# Case Sensitivity and Transformers in XC Matchers

> In an XC service policy, header names are case-insensitive but header values, query keys, and cookie names are case-sensitive. Exact matches compare byte for byte unless you apply a transformer like LOWER_CASE first. This is the single most common reason a rule that looks right fails to match.

Source: https://ronutz.com/en/learn/xc-matcher-case-sensitivity-and-transformers  
Updated: 2026-07-01  
Related tools: https://ronutz.com/en/tools/f5xc-service-policy-explainer

---

A rule can read correctly and still never fire, and the usual culprit is case. XC matchers are precise about which parts of a request are compared case-insensitively and which are not, and exact-value matching is literal by default.

## What is case-insensitive, what is not

From the schema, the rules are specific:

HTTP **header names** are case-insensitive. `Accept-Encoding` and `accept-encoding` refer to the same header. This follows the HTTP standard.

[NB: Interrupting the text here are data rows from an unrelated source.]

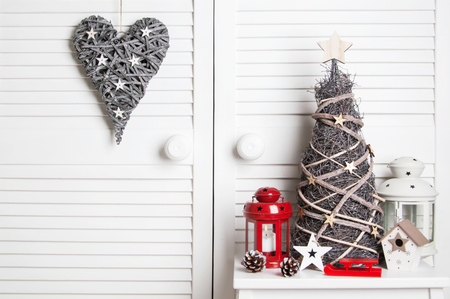 Wooden christmas tree and heart, red and white candlesticks on white door background. Christmas decoration and copy space for text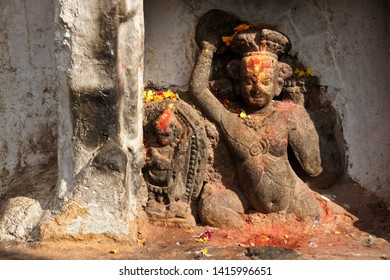 Carved stone figures with colorful offerings of flowers and powders at Swayambhunath Buddhist temple, Kathmandu, Kathmandu Valley, Nepal
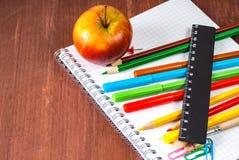 学校用品-笔记本,笔,在木背景的铅笔 免版税图库摄影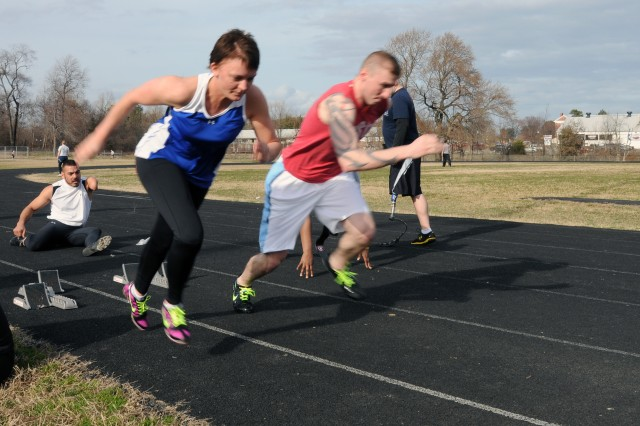 Staff Sgt. Krisell J. Creager-Lumpkins of Fort Carson, Colo. (left) takes off the blocks at the Warrior Games clinics at Fort Meade, Md.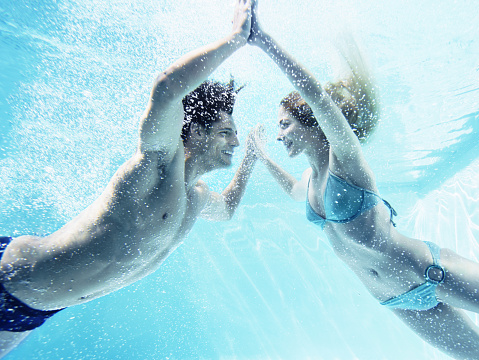 Couple touching hands underwater - gettyimageskorea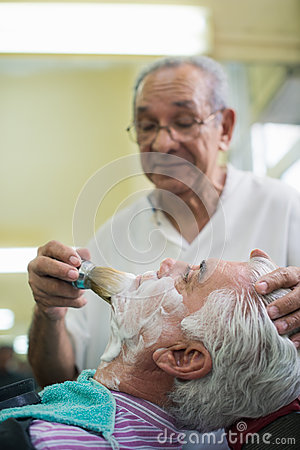 Senior man at work as barber shaving customer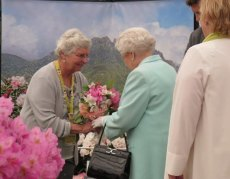 Presenting HM The Queen with a bouquet of rhododendrons
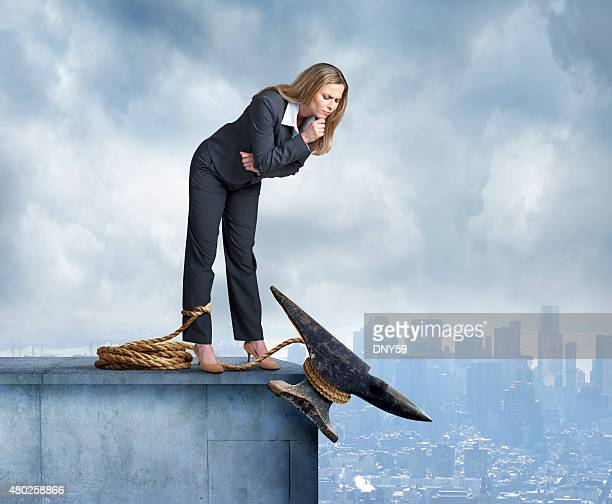 Anvil Tied Around Leg Of Businesswoman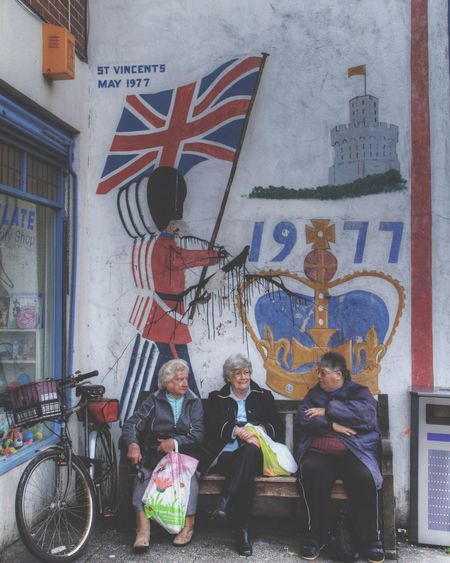 Having a chat Old Ladies United Kingdom Flag Soldier Bike Sitting Granny Up Close Street Photography Feel The Journey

Header **values**, however, are case-sensitive. A header matcher whose `exact_values` contains `gzip` will not match a header value of `GZIP`.

Query parameter **keys** are case-sensitive. Cookie **names** are case-sensitive. Argument names (JSON paths into the body) are case-sensitive.

So the name of a header is forgiving, but almost everything else you compare against is exact.

## Exact matches are literal

An `exact_values` list compares the input byte for byte. `/Admin` does not match `/admin`. There is no implicit case folding, no trimming of whitespace, no URL decoding. If the real traffic can vary in case or encoding, an exact matcher on a single spelling will miss the variants.

This is where the explainer flags a **case-sensitive** matcher: when a rule uses exact values with no case-normalizing transformer, it is warning you that spelling and case must match precisely.

## Transformers

**Transformers** are the tool for taming that. A matcher can carry an ordered list of transformers that are applied to the input before comparison. The available ones include:

`LOWER_CASE` and `UPPER_CASE` fold case, so you can match regardless of how the client capitalized the value. `URL_DECODE` decodes percent-encoding (per RFC 1738). `BASE64_DECODE` decodes base64. `NORMALIZE_PATH` collapses `/a/b/../c` to `/a/c`. `REMOVE_WHITESPACE` strips spaces. `TRIM`, `TRIM_LEFT`, and `TRIM_RIGHT` remove surrounding whitespace.

```
path:
  exact_values: ["/admin"]
  transformers: ["LOWER_CASE"]
```

With `LOWER_CASE` applied, that matcher matches `/admin`, `/Admin`, and `/ADMIN` alike, because the input is lowercased before the comparison. The transformers are ordered: index 0 runs first, then index 1, and so on, which matters when you combine, say, `URL_DECODE` then `LOWER_CASE`.

## Why this matters for security rules

Case and encoding gaps are not cosmetic. A deny rule meant to block `/admin` that omits `LOWER_CASE` can be trivially bypassed with `/Admin`. An evasion-conscious rule normalizes first (decode, normalize path, fold case) and then compares. When you audit a policy, the presence or absence of transformers on a matcher tells you whether it holds up against a client that varies case or encoding on purpose. The explainer surfaces the transformer list on each matcher and flags exact matchers that lack case folding.